Hexham Abbey


Hexham Abbey is one of the earliest surviving Christian foundations in Britain. Built in AD674 as a Benedictine monastery following a gift of land to St Wilfrid by Queen Etheldreda, the church was one of the first stone built, possibly based on a Roman-style basilica plan. The original building contains stone recycled from the old Roman fort at Corbridge. All that remains of the original church is the crypt dedicated to St Andrew, the foundations of an apse, St Acca’s cross and the Saxon Frith stool. Hexham Abbey has experienced many phases of building and architectural development. In the 9th century it was damaged by Viking raids and refounded as an Augustinian priory. Between 1180 and 1250, Augustinian canons constructed a substantial church in the new Early English style. The aisled rectangular chancel and choir was built first; then the south transept with its night stair still in use today; followed by the more richly ornamental north transept; and finally the crossing. In 1296, the priory was set alight by raiding Scots led by William Wallace. The 14th century renewal of the church involved building a row of low chapels at the east end of the chancel and aisles. In 1429, following a bequest from Newcastle merchant Roger Thornton, work was started on building the nave. The most impressive survivals from this period are the Ogle and Leschman chantry chapels with their richly carved stonework and collection of wooden panel paintings depicting Christ’s Resurrection. Following Henry VIII’s Dissolution of the Monasteries in 1537, the priory was formally dissolved and the Abbey became Hexham Parish Church. In 1828, part of its East wing collapsed and was rebuilt and restored by Newcastle Architect, John Dobson, in 1857-8. Finally, at the end of the 19th century, the architect Temple Moore, a pupil of Sir George Gilbert Scott, rebuilt the nave on the existing 12th century plan in a Victorian Gothic style.

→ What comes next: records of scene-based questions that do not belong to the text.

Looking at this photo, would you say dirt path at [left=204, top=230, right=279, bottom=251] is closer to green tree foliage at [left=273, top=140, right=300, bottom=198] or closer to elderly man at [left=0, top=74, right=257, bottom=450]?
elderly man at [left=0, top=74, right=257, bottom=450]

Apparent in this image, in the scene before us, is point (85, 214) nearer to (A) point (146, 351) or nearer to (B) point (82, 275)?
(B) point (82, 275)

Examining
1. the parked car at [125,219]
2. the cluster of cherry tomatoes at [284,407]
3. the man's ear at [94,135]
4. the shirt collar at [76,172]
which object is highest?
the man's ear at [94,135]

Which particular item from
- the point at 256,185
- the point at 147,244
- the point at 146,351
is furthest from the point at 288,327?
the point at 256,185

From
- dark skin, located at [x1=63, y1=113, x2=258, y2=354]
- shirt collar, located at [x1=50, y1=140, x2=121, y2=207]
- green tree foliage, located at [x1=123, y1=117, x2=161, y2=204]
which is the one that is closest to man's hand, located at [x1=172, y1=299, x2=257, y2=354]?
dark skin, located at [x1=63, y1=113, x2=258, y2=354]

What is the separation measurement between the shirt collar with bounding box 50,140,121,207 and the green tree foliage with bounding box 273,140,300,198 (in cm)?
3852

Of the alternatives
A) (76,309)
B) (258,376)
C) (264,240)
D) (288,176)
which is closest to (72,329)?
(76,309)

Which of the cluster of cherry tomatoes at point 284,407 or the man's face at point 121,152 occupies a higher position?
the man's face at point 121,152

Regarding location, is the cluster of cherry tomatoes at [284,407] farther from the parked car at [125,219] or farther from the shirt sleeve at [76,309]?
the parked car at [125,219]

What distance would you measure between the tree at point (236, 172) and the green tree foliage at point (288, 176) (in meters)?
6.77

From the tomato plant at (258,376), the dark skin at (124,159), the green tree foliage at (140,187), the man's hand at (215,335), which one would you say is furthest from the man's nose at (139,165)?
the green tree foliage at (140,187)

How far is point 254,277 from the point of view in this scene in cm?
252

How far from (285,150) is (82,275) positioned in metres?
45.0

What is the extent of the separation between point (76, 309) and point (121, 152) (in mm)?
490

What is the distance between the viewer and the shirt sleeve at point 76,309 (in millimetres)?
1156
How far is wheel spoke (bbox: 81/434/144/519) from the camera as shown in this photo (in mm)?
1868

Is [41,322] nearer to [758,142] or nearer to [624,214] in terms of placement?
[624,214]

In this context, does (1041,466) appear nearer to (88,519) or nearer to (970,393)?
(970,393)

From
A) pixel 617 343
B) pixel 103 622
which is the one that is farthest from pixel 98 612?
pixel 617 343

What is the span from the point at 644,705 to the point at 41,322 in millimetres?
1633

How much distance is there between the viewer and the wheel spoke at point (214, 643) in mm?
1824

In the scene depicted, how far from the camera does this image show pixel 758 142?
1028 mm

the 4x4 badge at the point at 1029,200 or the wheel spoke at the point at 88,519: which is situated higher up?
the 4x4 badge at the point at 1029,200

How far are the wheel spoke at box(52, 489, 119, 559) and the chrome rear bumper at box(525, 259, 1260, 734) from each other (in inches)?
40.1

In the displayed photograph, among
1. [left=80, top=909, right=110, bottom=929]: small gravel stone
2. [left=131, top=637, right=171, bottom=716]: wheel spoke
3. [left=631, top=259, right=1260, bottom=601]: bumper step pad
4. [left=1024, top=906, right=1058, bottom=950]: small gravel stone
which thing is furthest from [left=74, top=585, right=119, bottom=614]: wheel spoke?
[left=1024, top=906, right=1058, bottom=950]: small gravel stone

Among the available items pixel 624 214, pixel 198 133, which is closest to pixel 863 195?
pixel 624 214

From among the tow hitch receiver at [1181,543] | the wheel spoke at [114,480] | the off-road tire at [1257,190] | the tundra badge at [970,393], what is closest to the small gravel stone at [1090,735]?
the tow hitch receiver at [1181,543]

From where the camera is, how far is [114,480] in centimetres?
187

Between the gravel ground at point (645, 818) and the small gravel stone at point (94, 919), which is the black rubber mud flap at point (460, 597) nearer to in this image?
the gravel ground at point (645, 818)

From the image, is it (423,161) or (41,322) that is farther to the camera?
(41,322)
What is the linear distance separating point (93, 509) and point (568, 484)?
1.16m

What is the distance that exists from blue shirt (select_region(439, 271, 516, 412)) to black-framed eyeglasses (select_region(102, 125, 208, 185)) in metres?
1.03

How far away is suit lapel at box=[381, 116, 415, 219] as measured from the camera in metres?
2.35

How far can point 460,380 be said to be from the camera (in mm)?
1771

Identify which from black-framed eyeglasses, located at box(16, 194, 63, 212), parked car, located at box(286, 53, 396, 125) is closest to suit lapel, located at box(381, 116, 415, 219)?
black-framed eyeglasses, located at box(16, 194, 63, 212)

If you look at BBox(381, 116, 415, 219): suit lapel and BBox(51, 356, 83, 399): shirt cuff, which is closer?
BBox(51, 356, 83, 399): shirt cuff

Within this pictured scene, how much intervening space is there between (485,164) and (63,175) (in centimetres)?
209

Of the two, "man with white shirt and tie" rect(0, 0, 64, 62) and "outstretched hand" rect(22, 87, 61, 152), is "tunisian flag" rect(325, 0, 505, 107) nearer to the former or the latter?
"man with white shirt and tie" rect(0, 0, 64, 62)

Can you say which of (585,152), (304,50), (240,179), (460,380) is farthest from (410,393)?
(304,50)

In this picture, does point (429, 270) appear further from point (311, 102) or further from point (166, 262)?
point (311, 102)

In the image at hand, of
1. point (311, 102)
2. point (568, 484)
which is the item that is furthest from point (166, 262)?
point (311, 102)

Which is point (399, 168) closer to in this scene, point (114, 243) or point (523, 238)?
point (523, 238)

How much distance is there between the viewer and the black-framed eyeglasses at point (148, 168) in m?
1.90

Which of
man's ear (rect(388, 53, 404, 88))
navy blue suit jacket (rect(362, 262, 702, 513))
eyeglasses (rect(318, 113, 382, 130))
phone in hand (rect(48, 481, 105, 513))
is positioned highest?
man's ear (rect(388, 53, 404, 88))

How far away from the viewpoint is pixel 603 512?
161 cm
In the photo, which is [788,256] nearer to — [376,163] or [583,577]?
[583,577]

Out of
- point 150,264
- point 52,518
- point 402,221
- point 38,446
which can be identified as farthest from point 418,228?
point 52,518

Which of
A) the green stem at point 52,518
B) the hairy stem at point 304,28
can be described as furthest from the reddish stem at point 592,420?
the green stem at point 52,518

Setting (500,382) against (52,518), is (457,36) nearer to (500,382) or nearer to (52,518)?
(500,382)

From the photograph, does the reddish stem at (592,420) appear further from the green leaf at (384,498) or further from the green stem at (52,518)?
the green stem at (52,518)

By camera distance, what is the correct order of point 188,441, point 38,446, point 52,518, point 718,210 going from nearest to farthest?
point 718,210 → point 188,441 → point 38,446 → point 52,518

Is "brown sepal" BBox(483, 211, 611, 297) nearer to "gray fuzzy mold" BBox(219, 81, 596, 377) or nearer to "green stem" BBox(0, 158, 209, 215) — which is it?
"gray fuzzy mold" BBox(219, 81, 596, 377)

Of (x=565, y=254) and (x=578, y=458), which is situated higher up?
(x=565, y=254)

The grant will fund detailed 3D photogrammetry surveying and modelling the east end of the chancel, the tower belfry and the Saxon crypt. Surveying the East End will inform the design and specification for the work needed to the East End. Surveying the Tower will record what is left before it disappears and provide the case for restoration project. Surveying the Crypt is the first stage in a repair strategy to deal with the increasing dampness; it will also provide the means for visitors to the Abbey to explore the Crypt, even if they can’t personally access it.